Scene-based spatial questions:
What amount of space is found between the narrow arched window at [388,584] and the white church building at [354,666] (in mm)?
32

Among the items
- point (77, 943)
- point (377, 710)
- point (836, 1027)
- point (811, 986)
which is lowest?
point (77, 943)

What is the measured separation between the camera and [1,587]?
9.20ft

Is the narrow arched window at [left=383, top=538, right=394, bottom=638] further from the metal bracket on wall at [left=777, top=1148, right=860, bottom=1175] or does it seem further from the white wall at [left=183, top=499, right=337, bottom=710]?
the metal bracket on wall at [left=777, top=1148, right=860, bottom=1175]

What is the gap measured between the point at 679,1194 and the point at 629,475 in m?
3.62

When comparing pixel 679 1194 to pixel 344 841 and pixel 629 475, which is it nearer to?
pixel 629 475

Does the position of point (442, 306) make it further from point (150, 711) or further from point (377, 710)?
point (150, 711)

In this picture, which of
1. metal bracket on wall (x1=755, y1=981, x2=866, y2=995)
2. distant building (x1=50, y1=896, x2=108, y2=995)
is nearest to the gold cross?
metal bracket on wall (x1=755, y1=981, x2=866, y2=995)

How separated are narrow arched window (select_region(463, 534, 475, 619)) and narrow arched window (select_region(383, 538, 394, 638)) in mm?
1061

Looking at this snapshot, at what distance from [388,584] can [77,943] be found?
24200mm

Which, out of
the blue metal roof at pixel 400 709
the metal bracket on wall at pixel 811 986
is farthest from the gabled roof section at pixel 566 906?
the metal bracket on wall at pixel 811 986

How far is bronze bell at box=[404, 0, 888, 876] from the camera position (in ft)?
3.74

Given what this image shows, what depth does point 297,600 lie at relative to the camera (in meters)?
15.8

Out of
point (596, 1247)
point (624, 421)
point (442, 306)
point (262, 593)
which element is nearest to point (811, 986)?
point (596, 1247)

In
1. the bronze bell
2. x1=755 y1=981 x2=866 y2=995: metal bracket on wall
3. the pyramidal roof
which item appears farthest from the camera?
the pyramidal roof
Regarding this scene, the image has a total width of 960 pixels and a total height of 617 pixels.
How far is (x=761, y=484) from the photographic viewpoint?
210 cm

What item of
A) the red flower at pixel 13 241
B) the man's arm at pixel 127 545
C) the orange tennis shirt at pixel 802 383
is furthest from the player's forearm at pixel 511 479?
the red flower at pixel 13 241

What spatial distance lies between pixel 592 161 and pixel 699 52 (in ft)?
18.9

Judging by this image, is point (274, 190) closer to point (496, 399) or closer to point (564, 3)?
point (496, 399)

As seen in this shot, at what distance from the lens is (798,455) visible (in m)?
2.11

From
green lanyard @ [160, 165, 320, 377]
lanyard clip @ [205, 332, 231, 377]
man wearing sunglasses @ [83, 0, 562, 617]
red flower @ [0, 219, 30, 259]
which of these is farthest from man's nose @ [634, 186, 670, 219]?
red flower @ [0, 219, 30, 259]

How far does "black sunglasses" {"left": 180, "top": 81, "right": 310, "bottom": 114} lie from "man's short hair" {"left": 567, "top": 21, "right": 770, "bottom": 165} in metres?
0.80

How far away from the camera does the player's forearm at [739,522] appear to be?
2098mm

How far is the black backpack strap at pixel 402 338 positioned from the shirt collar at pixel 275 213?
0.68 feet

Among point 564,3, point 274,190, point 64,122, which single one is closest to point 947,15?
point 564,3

▶ **What you should do**
Express the entries in the stretch from the line containing "Among point 564,3, point" through the end of the entries as a two-column CSV with the columns "text" and "answer". Give one row per entry, with each value in a single quoted field and any line breaks replaced by spaces.

▶ **Reply**
text,answer
"Among point 564,3, point 274,190, point 64,122, which single one is closest to point 947,15?","point 564,3"